— Extrait du texte —
-.-.-

Georges Bernanos avait choisi ce titre terrible pour dénoncer le massacre perpétré par Franco en Espagne.

Ukraine et Gaza : de grands cimetières sous la lune



Georges Bernanos avait choisi ce titre terrible pour dénoncer le massacre perpétré par Franco en Espagne. Aujourd’hui, il résonne tragiquement avec la Palestine et l'Ukraine : des territoires ravagés, des villes transformées en décombres, des populations qui survivent dans les ruines. Ce lundi, à l’ONU, la reconnaissance d’un État palestinien par la France et l’Arabie saoudite ne changera hélas rien à ce funèbre destin. Elle n’arrêtera ni la guerre de Gaza, ni la colonisation israélienne de la Cisjordanie. Elle ne donnera pas davantage de perspective immédiate à la création d’un véritable État.


Un État sans territoire ni gouvernement


Le geste diplomatique est hautement symbolique et mérite d'être salué. Mais l’entité reconnue n’a ni gouvernement effectif, ni territoire souverain. C’est un État virtuel, suspendu à un droit international cent fois bafoué, incapable de protéger ses habitants ni d’administrer ses terres. La reconnaissance française n’est donc pas la promesse d’une transformation concrète. Elle s’inscrit néanmoins dans la droite ligne d’une politique historique de Paris au Moyen-Orient : défendre la solution à deux États, seule issue acceptable et néanmoins utopique à un conflit devenu interminable. Car Benyamin Netanyahou, en accélérant les colonisations, sabote méthodiquement cette hypothèse. En coupant la Cisjordanie en deux par un maillage de colonies et de routes réservées, il désire rendre irréalisable la perspective d’un État palestinien viable.

-.-.-

— Consignes —
**a)** Reproduisez le passage de l'article sur l'Ukraine et Gaza qui commence à « Le geste diplomatique » et se termine à « État palestinien viable. ».
**b)** D'après l'article sur l'Ukraine et Gaza, quels pays reconnaissent un État palestinien à l'ONU ce lundi ?

-.-.-

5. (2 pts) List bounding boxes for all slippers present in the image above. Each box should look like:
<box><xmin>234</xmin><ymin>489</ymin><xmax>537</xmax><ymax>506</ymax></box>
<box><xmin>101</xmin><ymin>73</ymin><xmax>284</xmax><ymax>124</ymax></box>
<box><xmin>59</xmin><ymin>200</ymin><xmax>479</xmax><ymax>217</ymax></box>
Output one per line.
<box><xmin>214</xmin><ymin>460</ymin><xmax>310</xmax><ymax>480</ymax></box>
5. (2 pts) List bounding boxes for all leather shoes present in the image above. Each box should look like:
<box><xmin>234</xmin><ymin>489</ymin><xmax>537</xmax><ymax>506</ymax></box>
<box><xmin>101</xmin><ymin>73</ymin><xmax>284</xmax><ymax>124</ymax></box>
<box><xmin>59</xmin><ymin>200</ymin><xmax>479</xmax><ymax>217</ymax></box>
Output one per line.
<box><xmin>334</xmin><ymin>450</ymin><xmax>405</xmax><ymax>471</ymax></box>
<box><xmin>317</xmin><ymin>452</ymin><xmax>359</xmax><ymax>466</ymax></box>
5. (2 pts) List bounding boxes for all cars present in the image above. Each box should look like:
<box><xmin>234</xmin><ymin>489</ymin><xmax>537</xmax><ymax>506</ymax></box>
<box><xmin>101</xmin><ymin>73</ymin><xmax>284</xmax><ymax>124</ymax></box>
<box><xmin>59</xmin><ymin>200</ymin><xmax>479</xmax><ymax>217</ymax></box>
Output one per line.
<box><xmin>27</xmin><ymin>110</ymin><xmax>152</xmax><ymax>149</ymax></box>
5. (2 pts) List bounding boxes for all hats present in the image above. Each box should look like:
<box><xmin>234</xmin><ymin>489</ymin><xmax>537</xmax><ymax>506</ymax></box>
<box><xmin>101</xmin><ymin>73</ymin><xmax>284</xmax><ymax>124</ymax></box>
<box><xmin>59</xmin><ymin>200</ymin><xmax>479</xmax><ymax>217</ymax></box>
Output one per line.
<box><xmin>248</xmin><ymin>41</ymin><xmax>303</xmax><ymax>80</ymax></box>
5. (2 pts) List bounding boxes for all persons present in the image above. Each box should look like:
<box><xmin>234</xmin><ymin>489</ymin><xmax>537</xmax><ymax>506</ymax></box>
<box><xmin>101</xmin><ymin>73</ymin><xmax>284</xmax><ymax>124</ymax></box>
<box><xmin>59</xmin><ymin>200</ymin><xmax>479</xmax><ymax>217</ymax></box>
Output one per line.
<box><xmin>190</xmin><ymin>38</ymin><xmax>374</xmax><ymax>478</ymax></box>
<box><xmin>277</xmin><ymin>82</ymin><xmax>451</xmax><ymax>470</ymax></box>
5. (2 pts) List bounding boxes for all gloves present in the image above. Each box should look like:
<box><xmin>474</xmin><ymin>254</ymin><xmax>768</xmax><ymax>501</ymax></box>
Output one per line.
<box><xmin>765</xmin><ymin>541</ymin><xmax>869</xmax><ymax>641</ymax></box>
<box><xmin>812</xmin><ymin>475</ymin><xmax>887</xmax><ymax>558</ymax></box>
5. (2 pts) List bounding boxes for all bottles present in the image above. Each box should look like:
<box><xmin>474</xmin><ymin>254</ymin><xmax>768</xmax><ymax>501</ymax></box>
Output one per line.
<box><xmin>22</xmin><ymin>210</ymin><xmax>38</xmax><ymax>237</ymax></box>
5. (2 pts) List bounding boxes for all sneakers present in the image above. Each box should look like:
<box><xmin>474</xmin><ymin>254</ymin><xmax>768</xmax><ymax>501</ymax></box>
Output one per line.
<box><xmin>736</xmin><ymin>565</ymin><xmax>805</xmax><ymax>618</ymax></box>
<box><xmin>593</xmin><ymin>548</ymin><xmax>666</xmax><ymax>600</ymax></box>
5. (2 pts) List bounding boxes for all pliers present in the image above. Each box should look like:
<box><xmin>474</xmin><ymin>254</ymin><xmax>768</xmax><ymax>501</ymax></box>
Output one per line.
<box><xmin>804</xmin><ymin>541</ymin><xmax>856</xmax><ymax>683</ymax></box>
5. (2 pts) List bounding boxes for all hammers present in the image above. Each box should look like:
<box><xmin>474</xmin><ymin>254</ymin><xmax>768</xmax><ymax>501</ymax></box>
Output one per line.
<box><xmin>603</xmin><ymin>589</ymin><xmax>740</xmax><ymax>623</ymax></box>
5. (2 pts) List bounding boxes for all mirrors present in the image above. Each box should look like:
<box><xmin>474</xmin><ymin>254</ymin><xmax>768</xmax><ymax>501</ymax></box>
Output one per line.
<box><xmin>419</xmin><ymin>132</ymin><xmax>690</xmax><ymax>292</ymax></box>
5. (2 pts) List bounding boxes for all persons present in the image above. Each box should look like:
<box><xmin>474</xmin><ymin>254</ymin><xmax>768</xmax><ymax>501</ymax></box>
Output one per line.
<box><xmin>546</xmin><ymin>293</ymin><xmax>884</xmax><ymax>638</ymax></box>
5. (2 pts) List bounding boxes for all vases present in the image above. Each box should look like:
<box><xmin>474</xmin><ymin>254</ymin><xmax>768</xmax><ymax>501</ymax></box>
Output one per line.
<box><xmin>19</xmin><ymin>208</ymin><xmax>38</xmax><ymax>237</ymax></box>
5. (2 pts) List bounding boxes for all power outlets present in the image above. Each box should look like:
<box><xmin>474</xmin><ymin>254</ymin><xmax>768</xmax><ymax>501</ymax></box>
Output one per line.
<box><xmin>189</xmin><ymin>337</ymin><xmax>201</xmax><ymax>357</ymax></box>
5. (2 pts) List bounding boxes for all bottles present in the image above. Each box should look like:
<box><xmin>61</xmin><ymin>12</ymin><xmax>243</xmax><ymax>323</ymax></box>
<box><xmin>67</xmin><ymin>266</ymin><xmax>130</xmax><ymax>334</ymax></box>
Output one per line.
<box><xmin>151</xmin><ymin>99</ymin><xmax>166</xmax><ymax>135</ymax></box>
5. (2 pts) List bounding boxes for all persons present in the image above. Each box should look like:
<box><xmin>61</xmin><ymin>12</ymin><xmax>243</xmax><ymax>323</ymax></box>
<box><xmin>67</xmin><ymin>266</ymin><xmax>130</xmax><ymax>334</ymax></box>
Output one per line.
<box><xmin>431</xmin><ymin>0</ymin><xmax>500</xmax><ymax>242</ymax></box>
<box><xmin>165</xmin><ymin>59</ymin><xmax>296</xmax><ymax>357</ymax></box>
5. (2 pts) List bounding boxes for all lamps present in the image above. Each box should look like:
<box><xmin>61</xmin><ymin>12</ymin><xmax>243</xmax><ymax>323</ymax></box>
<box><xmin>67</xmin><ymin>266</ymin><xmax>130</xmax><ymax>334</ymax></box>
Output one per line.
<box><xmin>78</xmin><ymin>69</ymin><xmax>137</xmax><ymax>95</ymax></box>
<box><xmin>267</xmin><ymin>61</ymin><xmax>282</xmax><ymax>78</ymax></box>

-.-.-

— Résultats par tâche —
**a)**
Le geste diplomatique est hautement symbolique et mérite d'être salué. Mais l’entité reconnue n’a ni gouvernement effectif, ni territoire souverain. C’est un État virtuel, suspendu à un droit international cent fois bafoué, incapable de protéger ses habitants ni d’administrer ses terres. La reconnaissance française n’est donc pas la promesse d’une transformation concrète. Elle s’inscrit néanmoins dans la droite ligne d’une politique historique de Paris au Moyen-Orient : défendre la solution à deux États, seule issue acceptable et néanmoins utopique à un conflit devenu interminable. Car Benyamin Netanyahou, en accélérant les colonisations, sabote méthodiquement cette hypothèse. En coupant la Cisjordanie en deux par un maillage de colonies et de routes réservées, il désire rendre irréalisable la perspective d’un État palestinien viable.

**b)** La France et l'Arabie saoudite.